In the high dose group animals, minor changes were observed in haematological and biochemistry values. All of these values were within the range of historical reference control values. The observed changes in the urine values in the high dose animals were minor and none attained statistical significance. In addition, both for the haematological and biochemistry as well as for the urine values no accompanying histopathological changes were observed in the target organs. The reported findings in organ weights (elevated relative kidney weight in high dose females and elevated heart weight in low dose females) were incidental and not accompanied by any histopathological changes. Some incidental histopathological findings (renal tubular basophilia, renal mineralization, luminal dilation of the rectum) were not dose-related and were similar in incidence to the historical control data. Therefore, all of the above mentioned findings were considered of no toxicological relevance.

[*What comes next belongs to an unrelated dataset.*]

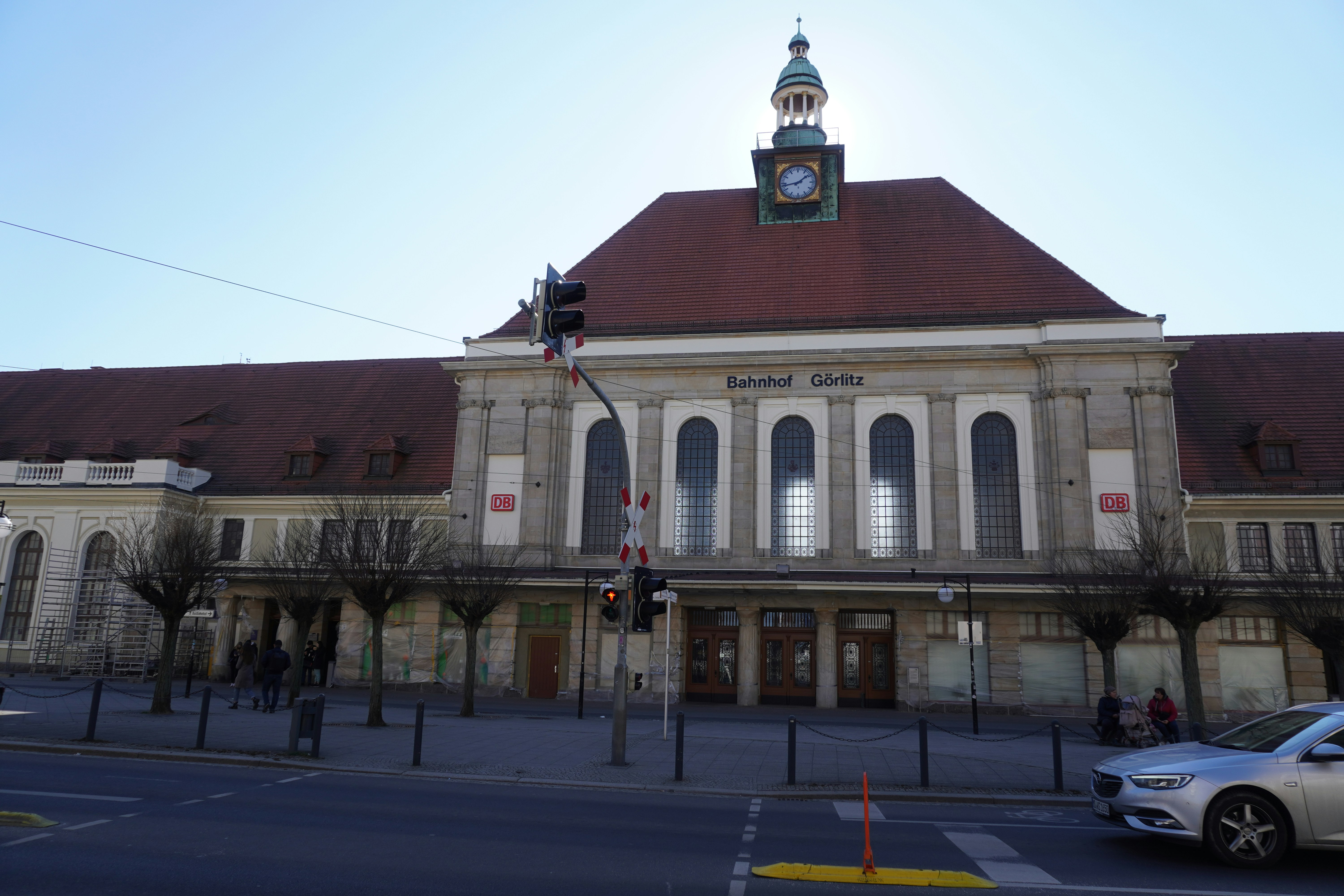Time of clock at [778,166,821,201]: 1:43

An increase in absolute and relative liver weights was observed only in males and was minor in magnitude (8% for relative liver weight). Aspartate aminotranserfase (AST) was elevated in males (statistically not significant). Lactate dehydrogenase (LDH) levels were increased in males and females (achieved statistical significance), but were well within the range of the historical control database. The creatine kinase (CK) elevation observed in both sexes (and with statistical significance in males) was well within the range of the historical controls. AST and LDH occur in many body tissues and are not organ-specific enzymes. CK is not an indicator of hepatoxicity since CK isozymes are found in skeletal and cardiac muscle. Therefore, in the absence of specific hepatic enzyme markers (e.g. alanine aminotransferase (ALT), alkaline phosphatase (ALP)), the marginal elevations in AST, LDH and CK cannot be considered as an indicator of hepatotoxicity. The minor observed increase in liver weight was not associated with pathological findings or liver specific serum enzyme alterations and was therefore considered to be adaptive in nature. Minimal hepatocellular hypertrophy was noted in one male animal. In the absence of significant hepatic changes (necrosis, inflammation) or increases in specific hepatic enzyme markers in the serum, the minimal hypertrophy in one male was concluded to be adaptive. Overall, the enzyme changes in AST, LDH, and CK and the liver weight elevation in the males were minor, mostly within the normal historical range, and were not indicative of organ toxicity, especially in the absence of significant histopathological changes (neither found in the liver, nor in other organs).

In conclusion, the minimal liver-related findings observed in males at the high dose level (90 mg/kg bw/day) were considered to be adaptive responses and not to be of toxicological relevance. Therefore, 90 mg/kg bw/day was concluded to be the no observed adverse effect level (NOAEL) for 2- Methoxy-Methyl-P-Phenylenediamine Sulfate.

In the absence of any changes compared to the control animal, the NOEL was concluded to be 30 mg/kg bw/day.

 

This subchronic toxicity study is classified as acceptable, and satisfies the guideline requirements of the OECD 408 method.